Exercise aim:
Return the data below exactly, stopping after the line with "Bajo la Tierra".

Saved entries
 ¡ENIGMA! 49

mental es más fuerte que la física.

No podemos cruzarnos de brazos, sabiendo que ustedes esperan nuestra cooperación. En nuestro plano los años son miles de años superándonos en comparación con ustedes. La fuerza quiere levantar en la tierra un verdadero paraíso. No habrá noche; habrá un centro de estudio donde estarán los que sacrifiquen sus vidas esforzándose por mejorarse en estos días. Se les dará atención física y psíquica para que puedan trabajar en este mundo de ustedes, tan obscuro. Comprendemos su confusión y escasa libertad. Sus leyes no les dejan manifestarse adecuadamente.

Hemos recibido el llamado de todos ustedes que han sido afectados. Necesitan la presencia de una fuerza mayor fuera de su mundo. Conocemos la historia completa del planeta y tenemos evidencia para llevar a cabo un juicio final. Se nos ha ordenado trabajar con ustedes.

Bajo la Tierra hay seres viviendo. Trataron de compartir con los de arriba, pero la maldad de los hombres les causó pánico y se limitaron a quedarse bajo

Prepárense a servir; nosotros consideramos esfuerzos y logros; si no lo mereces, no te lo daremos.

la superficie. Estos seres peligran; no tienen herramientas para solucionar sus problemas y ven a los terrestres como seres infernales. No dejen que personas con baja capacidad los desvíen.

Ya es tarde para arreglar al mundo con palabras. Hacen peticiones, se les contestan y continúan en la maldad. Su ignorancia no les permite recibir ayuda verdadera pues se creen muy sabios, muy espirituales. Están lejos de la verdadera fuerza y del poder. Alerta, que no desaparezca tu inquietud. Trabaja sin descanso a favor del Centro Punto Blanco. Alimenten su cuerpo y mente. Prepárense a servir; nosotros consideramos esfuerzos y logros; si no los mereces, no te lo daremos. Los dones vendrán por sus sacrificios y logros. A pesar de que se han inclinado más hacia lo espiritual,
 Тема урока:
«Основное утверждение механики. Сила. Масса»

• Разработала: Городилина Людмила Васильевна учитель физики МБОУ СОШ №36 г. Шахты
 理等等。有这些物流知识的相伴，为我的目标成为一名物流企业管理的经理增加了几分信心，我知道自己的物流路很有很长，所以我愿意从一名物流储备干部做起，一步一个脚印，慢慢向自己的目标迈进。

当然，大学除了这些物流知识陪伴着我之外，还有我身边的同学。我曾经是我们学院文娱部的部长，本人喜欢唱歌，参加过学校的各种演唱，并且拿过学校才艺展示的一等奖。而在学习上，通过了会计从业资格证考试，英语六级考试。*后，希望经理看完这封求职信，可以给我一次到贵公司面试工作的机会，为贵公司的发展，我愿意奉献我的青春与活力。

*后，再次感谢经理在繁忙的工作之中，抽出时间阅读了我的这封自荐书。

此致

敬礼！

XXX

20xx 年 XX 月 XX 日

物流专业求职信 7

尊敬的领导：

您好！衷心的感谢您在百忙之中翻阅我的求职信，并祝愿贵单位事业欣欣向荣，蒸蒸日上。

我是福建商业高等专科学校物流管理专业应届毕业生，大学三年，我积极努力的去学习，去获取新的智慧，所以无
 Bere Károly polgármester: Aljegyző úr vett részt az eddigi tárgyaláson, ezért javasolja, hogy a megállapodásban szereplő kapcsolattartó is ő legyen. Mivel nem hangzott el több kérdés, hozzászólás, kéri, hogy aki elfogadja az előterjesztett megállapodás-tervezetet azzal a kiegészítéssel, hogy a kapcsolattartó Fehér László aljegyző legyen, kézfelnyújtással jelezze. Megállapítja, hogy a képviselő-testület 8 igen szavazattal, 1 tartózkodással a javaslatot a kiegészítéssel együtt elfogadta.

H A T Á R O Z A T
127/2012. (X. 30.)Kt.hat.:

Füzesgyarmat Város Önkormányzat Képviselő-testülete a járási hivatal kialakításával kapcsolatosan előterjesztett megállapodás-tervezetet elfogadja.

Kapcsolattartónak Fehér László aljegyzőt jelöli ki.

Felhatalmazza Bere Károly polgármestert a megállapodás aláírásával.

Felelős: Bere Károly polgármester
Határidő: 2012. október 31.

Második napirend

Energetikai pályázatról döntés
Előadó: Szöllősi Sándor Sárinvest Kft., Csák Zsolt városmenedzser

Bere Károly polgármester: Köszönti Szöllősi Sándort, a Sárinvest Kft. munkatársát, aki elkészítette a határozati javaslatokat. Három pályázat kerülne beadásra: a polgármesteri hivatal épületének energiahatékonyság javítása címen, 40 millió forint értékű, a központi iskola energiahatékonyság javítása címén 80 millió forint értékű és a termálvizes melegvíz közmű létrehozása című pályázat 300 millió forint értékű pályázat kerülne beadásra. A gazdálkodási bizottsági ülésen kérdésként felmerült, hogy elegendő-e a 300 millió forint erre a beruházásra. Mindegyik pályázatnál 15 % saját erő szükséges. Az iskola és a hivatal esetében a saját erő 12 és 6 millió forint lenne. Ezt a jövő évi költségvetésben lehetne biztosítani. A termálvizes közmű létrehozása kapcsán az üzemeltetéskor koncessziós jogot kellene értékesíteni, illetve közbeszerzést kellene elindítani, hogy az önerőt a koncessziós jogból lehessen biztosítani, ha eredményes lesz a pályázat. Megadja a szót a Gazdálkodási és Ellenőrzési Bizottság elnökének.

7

Answer section:
 ¡ENIGMA! 49

mental es más fuerte que la física.

No podemos cruzarnos de brazos, sabiendo que ustedes esperan nuestra cooperación. En nuestro plano los años son miles de años superándonos en comparación con ustedes. La fuerza quiere levantar en la tierra un verdadero paraíso. No habrá noche; habrá un centro de estudio donde estarán los que sacrifiquen sus vidas esforzándose por mejorarse en estos días. Se les dará atención física y psíquica para que puedan trabajar en este mundo de ustedes, tan obscuro. Comprendemos su confusión y escasa libertad. Sus leyes no les dejan manifestarse adecuadamente.

Hemos recibido el llamado de todos ustedes que han sido afectados. Necesitan la presencia de una fuerza mayor fuera de su mundo. Conocemos la historia completa del planeta y tenemos evidencia para llevar a cabo un juicio final. Se nos ha ordenado trabajar con ustedes.

Bajo la Tierra hay seres viviendo. Trataron de compartir con los de arriba, pero la maldad de los hombres les causó pánico y se limitaron a quedarse bajo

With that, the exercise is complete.